Collect every row below that contains the word "podium" and copy each one out in full. Case counts.
▬▬▬▬▬▬▬▬▬▬
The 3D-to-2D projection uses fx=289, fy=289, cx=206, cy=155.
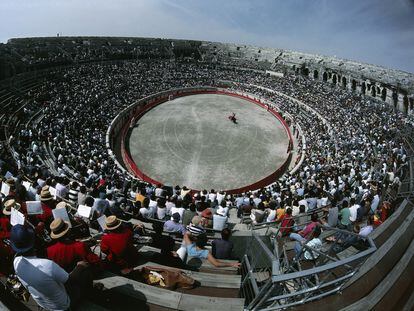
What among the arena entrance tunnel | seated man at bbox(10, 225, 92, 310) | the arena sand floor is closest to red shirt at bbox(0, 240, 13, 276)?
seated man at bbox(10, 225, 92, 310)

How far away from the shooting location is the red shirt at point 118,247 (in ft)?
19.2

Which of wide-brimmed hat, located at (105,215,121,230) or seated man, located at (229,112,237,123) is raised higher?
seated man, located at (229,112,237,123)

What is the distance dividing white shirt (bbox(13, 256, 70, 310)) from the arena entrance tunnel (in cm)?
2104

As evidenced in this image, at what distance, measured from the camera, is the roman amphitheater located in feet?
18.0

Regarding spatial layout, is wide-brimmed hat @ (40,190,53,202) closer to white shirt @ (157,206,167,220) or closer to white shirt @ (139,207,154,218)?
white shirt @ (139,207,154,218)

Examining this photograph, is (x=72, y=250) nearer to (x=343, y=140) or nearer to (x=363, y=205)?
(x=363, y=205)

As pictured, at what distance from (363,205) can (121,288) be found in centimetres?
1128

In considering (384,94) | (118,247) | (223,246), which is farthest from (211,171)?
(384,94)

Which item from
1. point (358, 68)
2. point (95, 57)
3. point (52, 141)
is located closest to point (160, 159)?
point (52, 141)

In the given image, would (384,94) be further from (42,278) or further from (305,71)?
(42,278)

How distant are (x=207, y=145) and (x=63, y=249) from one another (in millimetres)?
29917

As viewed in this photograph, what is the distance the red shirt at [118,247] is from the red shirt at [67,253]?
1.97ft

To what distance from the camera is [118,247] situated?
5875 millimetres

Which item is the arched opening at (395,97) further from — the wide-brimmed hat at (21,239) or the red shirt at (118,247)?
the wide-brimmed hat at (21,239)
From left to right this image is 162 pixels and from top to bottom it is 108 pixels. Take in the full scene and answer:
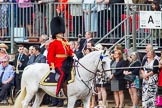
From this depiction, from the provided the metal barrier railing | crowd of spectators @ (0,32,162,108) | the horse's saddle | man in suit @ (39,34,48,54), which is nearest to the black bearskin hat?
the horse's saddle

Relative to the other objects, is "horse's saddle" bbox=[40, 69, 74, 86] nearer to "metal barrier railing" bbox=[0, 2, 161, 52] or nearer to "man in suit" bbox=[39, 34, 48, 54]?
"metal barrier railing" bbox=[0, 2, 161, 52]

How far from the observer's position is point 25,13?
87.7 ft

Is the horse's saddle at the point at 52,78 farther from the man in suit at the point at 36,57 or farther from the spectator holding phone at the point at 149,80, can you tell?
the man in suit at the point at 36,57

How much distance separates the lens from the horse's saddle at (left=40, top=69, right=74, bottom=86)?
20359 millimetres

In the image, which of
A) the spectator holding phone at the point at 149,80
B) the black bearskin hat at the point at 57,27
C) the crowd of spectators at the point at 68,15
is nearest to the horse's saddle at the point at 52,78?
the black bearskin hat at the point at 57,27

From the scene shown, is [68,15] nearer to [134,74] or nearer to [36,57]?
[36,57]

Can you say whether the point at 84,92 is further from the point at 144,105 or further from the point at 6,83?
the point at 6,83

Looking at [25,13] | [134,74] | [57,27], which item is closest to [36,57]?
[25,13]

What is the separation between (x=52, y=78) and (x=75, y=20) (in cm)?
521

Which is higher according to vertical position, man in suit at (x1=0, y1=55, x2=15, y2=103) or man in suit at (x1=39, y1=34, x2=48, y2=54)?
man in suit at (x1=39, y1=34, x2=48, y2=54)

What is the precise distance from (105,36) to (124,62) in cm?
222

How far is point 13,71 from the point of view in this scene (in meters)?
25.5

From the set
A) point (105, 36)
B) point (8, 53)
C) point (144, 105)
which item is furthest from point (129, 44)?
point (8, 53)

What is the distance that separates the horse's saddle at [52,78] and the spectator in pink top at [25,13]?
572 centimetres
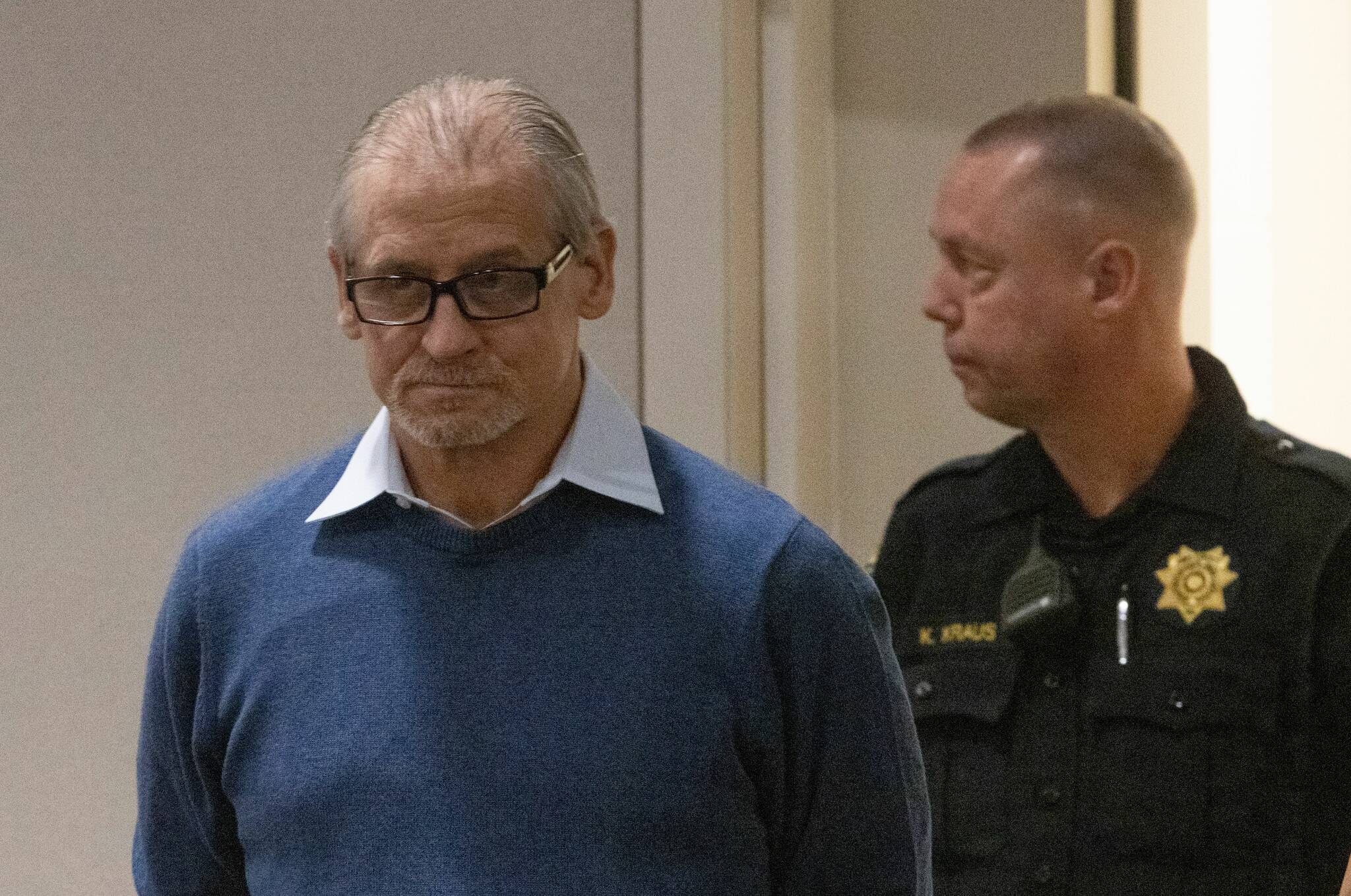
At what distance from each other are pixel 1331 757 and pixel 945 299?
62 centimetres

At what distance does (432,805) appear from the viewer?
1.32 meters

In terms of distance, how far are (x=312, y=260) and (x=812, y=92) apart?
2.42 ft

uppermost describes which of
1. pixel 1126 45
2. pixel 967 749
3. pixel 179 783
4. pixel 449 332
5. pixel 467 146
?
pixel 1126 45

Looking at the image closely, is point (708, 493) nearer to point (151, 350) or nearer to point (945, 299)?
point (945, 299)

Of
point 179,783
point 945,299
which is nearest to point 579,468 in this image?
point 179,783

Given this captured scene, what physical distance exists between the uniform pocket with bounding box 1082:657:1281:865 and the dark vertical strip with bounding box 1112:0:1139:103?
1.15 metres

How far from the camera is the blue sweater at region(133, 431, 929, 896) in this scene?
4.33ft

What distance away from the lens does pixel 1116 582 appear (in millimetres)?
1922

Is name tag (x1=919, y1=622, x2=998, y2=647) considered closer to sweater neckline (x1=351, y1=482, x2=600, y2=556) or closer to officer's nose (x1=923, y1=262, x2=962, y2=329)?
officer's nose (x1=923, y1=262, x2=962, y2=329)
▬▬▬▬▬▬▬▬▬▬
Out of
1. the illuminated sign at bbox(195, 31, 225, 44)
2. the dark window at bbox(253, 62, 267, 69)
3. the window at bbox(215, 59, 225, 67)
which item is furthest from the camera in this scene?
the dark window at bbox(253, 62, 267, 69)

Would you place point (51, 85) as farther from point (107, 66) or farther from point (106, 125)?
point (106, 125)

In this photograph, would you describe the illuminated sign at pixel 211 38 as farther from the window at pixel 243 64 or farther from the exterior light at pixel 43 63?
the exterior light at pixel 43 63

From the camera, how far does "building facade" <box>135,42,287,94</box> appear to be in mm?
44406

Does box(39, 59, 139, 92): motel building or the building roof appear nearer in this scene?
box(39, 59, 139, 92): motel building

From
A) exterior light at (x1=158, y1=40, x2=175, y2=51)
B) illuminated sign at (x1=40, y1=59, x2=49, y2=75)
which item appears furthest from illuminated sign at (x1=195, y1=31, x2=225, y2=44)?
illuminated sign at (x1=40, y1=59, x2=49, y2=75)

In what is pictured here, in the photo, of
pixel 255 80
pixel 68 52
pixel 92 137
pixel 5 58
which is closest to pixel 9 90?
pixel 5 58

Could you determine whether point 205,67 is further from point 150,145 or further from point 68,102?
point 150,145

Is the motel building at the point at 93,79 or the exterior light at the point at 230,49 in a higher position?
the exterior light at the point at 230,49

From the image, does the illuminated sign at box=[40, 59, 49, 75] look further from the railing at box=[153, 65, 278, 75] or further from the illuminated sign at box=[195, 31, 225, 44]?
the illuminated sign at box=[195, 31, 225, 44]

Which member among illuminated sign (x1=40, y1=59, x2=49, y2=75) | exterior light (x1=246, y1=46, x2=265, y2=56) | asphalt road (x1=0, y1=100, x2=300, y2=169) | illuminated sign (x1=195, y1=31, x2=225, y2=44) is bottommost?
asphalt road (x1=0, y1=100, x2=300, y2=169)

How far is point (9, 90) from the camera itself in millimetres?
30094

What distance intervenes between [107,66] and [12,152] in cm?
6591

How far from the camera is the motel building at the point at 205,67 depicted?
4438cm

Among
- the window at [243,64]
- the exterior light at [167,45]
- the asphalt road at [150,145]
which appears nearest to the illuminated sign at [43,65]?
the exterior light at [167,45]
▬▬▬▬▬▬▬▬▬▬
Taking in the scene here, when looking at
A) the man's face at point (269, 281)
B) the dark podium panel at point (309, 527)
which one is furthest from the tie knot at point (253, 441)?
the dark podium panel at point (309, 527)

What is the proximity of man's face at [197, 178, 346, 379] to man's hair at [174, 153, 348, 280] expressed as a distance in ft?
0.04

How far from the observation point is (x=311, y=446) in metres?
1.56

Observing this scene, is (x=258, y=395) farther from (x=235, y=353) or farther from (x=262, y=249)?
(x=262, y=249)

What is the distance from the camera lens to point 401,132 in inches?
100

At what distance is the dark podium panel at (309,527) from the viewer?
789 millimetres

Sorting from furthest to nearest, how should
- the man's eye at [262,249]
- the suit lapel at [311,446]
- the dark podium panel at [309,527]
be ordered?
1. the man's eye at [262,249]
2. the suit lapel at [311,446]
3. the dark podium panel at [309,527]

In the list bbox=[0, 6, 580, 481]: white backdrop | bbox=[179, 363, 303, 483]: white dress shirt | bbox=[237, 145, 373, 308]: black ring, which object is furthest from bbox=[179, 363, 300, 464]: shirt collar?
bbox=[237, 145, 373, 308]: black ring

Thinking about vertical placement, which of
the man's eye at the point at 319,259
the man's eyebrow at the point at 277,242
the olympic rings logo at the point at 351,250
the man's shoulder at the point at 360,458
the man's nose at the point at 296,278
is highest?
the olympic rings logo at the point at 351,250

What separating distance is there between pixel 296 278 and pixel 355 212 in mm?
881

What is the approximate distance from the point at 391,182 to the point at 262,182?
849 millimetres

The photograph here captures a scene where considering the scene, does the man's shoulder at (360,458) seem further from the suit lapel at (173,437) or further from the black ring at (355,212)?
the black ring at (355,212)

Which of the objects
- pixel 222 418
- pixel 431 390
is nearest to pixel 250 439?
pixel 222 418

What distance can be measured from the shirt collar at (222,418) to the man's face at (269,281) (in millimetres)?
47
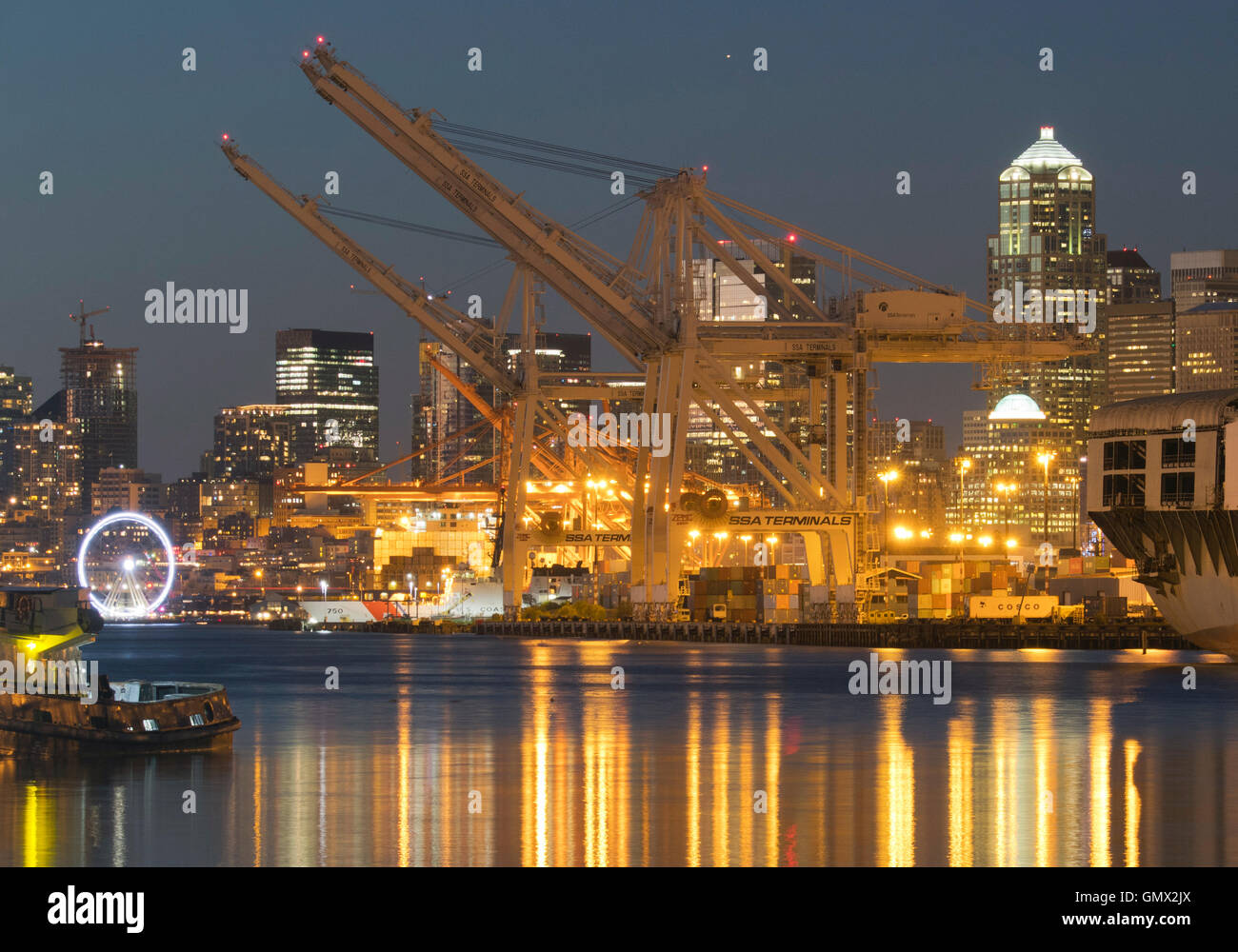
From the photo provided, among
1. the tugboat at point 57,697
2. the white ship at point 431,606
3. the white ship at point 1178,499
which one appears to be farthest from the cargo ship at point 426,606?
▬▬▬▬▬▬▬▬▬▬
Response to this exercise -
B) the dark podium panel at point (309, 527)
the dark podium panel at point (309, 527)
At what distance is the dark podium panel at (309,527) from the viewer?
- the dark podium panel at [309,527]
3. the dark podium panel at [309,527]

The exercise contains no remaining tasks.